Everybody remembers Neopets, right? The company that lets you create and take care of digital animals has been a mainstay of teen fun since it launched in 1999. Well, I hate to break it to you, but a hacker recently spat on your childhood nostalgia by breaking into the company’s database and stealing data on millions of customers.
A cybercriminal who goes by the moniker “TarTarX” has claimed responsibility for the hack, Bleeping Computer originally reported. On a dark web forum, the criminal claimed that they had pilfered data on 69 million Neopet users. Portions of the haul were shared with Bleeping Computer and appear to reveal a wealth of personal information, including usernames, real names, birthdays, zip codes, email addresses...you get the picture.
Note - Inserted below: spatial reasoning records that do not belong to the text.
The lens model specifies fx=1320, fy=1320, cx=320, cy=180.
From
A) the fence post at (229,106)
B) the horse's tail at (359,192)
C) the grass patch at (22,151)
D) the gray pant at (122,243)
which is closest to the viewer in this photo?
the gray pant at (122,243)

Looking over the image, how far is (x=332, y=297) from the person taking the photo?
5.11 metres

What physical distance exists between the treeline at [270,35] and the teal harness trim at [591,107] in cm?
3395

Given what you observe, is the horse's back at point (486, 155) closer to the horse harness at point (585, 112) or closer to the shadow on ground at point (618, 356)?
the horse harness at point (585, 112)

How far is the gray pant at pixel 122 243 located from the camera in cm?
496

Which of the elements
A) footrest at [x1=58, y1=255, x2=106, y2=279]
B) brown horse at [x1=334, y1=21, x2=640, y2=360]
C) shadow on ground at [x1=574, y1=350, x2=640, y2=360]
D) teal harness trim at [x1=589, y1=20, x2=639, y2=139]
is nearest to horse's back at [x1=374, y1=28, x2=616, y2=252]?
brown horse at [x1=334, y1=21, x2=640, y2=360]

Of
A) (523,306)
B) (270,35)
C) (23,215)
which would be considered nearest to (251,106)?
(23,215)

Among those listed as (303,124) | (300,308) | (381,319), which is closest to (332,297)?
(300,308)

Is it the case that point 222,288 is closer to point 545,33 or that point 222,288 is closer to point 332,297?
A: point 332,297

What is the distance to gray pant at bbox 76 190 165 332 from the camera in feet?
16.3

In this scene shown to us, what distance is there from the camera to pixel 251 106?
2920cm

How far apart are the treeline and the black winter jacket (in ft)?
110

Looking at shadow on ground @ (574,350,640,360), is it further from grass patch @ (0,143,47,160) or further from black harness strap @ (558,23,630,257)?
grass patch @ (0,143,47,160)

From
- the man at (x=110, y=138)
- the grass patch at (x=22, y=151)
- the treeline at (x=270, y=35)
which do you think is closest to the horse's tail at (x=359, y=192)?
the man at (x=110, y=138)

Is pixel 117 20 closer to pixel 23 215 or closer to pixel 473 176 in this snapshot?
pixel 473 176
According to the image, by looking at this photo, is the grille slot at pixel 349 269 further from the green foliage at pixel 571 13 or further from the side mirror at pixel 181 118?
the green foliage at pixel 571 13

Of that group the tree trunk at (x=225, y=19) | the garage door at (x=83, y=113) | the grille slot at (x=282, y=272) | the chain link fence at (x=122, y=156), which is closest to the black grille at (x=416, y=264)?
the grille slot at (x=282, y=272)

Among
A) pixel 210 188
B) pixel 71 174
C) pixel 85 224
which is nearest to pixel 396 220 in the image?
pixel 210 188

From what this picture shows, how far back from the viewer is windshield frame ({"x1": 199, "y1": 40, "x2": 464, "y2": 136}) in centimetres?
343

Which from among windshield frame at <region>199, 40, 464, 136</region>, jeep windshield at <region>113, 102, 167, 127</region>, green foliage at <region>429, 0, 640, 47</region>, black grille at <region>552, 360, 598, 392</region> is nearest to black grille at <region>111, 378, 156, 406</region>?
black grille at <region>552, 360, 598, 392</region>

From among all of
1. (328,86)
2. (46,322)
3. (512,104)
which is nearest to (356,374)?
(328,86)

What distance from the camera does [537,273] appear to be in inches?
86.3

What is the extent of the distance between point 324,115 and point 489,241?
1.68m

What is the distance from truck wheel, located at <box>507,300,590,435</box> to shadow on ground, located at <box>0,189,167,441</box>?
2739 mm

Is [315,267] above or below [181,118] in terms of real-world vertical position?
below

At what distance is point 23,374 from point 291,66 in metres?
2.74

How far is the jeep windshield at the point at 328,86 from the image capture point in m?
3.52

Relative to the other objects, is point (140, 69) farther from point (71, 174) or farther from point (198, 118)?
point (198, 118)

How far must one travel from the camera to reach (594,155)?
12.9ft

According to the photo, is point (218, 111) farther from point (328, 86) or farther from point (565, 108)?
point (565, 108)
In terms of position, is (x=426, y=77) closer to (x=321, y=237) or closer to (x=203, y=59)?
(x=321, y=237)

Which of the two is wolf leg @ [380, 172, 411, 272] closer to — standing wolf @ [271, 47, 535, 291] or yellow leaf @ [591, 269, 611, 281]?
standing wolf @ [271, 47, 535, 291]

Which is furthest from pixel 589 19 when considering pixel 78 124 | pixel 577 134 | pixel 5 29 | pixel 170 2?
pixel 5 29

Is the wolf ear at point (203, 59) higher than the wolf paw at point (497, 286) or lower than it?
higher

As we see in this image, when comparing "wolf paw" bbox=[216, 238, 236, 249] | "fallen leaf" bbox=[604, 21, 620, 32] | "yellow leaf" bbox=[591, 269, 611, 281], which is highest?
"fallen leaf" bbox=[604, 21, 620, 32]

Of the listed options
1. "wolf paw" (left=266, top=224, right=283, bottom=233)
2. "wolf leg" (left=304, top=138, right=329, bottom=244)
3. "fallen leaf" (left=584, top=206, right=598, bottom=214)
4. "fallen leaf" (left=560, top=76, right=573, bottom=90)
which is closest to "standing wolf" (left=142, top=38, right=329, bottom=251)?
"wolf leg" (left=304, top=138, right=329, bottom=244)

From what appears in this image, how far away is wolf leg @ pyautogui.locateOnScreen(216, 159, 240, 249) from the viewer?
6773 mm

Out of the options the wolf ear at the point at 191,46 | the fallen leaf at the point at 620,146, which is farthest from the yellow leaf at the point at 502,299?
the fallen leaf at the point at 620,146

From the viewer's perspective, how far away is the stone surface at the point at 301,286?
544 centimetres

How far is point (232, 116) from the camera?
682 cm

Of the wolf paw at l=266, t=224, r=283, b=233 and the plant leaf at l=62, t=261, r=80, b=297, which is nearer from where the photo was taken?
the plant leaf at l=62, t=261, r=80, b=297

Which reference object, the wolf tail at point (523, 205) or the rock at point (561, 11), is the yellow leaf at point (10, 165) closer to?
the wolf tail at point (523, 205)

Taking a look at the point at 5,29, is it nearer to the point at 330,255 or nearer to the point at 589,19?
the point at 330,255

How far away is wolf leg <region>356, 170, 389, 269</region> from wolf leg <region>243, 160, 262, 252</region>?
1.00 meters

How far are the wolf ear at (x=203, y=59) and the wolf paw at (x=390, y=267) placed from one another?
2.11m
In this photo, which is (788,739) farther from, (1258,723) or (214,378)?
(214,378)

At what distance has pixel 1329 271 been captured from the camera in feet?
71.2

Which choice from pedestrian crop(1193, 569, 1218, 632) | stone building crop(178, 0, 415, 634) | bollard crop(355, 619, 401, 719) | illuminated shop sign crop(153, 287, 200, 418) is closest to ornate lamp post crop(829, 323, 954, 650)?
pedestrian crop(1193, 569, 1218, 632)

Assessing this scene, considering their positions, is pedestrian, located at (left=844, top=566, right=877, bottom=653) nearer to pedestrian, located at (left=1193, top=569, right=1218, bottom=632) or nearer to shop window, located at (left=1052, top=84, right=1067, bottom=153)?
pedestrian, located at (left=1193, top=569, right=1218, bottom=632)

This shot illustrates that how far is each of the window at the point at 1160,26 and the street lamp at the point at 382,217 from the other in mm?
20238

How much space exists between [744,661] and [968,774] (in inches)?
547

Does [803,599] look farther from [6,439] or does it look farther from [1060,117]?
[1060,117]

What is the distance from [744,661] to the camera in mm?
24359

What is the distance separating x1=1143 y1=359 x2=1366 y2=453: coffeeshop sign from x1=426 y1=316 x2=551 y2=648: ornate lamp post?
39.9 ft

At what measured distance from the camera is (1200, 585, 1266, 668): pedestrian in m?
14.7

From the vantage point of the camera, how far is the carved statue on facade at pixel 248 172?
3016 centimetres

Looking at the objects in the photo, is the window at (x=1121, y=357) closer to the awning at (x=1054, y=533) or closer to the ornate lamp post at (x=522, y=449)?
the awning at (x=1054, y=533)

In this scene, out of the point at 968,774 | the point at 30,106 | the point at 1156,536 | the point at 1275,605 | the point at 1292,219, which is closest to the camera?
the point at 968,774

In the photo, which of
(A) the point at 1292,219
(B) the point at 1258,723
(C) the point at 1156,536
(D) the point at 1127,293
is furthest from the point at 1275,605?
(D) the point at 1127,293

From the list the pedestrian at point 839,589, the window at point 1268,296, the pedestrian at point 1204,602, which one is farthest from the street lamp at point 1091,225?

TarTarX is now attempting to sell the stolen trove for four bitcoin (approximately $94,000). The trove could contain sensitive personal information on minors, though Neopets has said the average age of its 100,000 daily active users is now 18-34. The site requires players to be 13 or older to register.
Neopets has since confirmed that they were hacked. In statements posted to their Twitter and Instagram accounts, the company admitted that it “recently became aware that customer data may have been stolen” and that it “appears that email addresses and passwords used to access Neopets accounts may have been affected.” The company added:
“We strongly recommend that you change your Neopets password. If you use the same password on other websites, we recommend that you also change those passwords. As our investigation continues, we will update you as appropriate.”
Neopets has remained amazingly popular since the company first launched over two decades ago. The company claims that many of its daily active users have played continuously for more than 15 years. In September, the company announced that it had gone Web3, and would be launching an NFT collection and joining “the Metaverse.” For a company that sells the illusion of owning a real animal, migrating to the Metaverse actually makes a decent amount of sense—so I can’t knock them too much for that.